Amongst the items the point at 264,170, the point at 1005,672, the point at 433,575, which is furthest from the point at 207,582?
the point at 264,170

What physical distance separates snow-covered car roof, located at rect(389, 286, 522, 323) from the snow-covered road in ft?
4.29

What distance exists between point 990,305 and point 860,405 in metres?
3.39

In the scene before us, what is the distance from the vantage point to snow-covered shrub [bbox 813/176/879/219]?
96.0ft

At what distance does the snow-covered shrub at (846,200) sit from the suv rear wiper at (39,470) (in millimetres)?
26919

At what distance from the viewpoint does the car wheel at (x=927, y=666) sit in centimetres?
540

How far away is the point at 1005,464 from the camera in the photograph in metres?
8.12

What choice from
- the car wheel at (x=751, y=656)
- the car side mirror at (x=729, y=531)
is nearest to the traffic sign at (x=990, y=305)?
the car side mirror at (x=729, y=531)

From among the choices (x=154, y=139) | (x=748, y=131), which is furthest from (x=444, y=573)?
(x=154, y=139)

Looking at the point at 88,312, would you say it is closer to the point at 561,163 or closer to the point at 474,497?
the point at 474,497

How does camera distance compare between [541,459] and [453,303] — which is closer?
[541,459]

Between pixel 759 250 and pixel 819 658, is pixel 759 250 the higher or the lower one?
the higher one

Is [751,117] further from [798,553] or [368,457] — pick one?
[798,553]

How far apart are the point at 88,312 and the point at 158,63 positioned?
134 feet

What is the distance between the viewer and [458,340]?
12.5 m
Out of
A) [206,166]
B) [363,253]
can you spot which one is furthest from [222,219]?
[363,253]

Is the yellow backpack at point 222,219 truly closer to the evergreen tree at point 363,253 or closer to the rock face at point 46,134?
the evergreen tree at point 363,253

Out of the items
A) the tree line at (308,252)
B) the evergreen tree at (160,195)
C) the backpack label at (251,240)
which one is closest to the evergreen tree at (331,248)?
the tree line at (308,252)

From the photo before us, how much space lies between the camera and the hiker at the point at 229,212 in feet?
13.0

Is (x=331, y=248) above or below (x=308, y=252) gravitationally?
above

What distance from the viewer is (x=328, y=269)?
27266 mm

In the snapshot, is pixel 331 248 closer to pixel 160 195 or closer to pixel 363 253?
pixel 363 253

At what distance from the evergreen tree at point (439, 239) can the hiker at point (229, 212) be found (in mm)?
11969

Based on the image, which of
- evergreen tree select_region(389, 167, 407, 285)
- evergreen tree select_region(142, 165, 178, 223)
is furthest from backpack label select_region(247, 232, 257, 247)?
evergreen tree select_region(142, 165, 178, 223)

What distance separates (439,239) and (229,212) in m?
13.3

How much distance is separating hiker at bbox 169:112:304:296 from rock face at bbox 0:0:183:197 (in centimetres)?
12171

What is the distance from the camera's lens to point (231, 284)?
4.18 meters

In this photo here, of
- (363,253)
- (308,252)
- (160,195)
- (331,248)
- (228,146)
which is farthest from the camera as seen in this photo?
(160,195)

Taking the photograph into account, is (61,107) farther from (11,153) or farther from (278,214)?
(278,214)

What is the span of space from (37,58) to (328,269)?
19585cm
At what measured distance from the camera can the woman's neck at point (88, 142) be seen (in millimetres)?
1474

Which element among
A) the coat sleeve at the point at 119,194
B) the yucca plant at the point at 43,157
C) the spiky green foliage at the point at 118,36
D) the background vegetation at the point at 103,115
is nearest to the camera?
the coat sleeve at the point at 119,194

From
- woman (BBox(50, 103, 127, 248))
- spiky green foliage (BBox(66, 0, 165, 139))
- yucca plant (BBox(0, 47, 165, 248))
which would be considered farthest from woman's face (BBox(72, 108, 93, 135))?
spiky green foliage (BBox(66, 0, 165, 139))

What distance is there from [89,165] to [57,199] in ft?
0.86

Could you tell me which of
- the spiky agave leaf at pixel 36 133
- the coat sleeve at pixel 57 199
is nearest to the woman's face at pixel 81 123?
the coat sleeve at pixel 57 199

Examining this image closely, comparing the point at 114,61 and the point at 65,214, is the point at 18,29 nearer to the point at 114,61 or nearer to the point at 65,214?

+ + + + +

All the data must be duplicated exactly, with nothing added or removed.

Amongst the items the point at 264,170, the point at 1005,672, the point at 433,575, which is furthest from the point at 207,582?
the point at 264,170

What physical distance separates snow-covered car roof, located at rect(389, 286, 522, 323) from the snow-covered road in ft?
4.29

What distance exists between point 990,305 and point 860,405 in metres?
3.39

In the scene before us, what is the distance from the vantage point to snow-covered shrub [bbox 813/176/879/219]?
96.0ft

At what distance does the snow-covered shrub at (846,200) sit from the suv rear wiper at (39,470) (in millimetres)?
26919

At what distance from the viewpoint does the car wheel at (x=927, y=666) sit in centimetres?
540

How far away is the point at 1005,464 from the camera in the photograph in metres?
8.12

What choice from
- the car wheel at (x=751, y=656)
- the car side mirror at (x=729, y=531)
is nearest to the traffic sign at (x=990, y=305)?
the car side mirror at (x=729, y=531)

From among the choices (x=154, y=139) | (x=748, y=131), which is furthest from (x=444, y=573)?
(x=154, y=139)

Looking at the point at 88,312, would you say it is closer to the point at 561,163 or closer to the point at 474,497?
the point at 474,497

How does camera distance compare between [541,459] and [453,303] — which is closer?
[541,459]

Between pixel 759 250 and pixel 819 658, is pixel 759 250 the higher or the lower one?
the higher one

Is [751,117] further from [798,553] or [368,457] — pick one?
[798,553]

How far apart are the point at 88,312 and the point at 158,63 positioned?
134 feet

What is the distance between the viewer and [458,340]?
12.5 m
Out of
A) [206,166]
B) [363,253]
can you spot which one is furthest from [222,219]?
[363,253]

Is the yellow backpack at point 222,219 truly closer to the evergreen tree at point 363,253 or closer to the rock face at point 46,134?
the evergreen tree at point 363,253

Out of the items
A) the tree line at (308,252)
B) the evergreen tree at (160,195)
C) the backpack label at (251,240)
which one is closest to the evergreen tree at (331,248)?
the tree line at (308,252)

From the photo before us, how much space lies between the camera and the hiker at the point at 229,212 in feet?
13.0

Is (x=331, y=248) above or below (x=308, y=252) gravitationally?
above

What distance from the viewer is (x=328, y=269)?
27266 mm

In the snapshot, is pixel 331 248 closer to pixel 160 195 or closer to pixel 363 253?
pixel 363 253

At what distance from the evergreen tree at point (439, 239) can the hiker at point (229, 212) be found (in mm)?
11969

Based on the image, which of
- evergreen tree select_region(389, 167, 407, 285)
- evergreen tree select_region(142, 165, 178, 223)
is furthest from backpack label select_region(247, 232, 257, 247)?
evergreen tree select_region(142, 165, 178, 223)

What distance separates (439,239) and (229,212) in m?
13.3

How much distance is separating hiker at bbox 169:112:304:296 from rock face at bbox 0:0:183:197 (in centimetres)?
12171

What is the distance from the camera's lens to point (231, 284)?
4.18 meters

In this photo here, of
- (363,253)
- (308,252)
- (160,195)
- (331,248)
- (228,146)
which is farthest from the camera as seen in this photo?
(160,195)

Taking the photograph into account, is (61,107) farther from (11,153) or farther from (278,214)?
(278,214)

What is the span of space from (37,58) to (328,269)?
19585cm
At what measured distance from the camera can the woman's neck at point (88, 142) be seen (in millimetres)?
1474

Which element among
A) the coat sleeve at the point at 119,194
B) the yucca plant at the point at 43,157
C) the spiky green foliage at the point at 118,36
D) the background vegetation at the point at 103,115
is nearest to the camera?
the coat sleeve at the point at 119,194

From
- woman (BBox(50, 103, 127, 248))
- spiky green foliage (BBox(66, 0, 165, 139))
- yucca plant (BBox(0, 47, 165, 248))
which would be considered farthest from woman's face (BBox(72, 108, 93, 135))?
spiky green foliage (BBox(66, 0, 165, 139))

What distance is there from [89,165] to [57,199] in ft?
0.86

Could you tell me which of
- the spiky agave leaf at pixel 36 133
- the coat sleeve at pixel 57 199
is nearest to the woman's face at pixel 81 123?
the coat sleeve at pixel 57 199

Examining this image closely, comparing the point at 114,61 and the point at 65,214, is the point at 18,29 nearer to the point at 114,61 or nearer to the point at 65,214?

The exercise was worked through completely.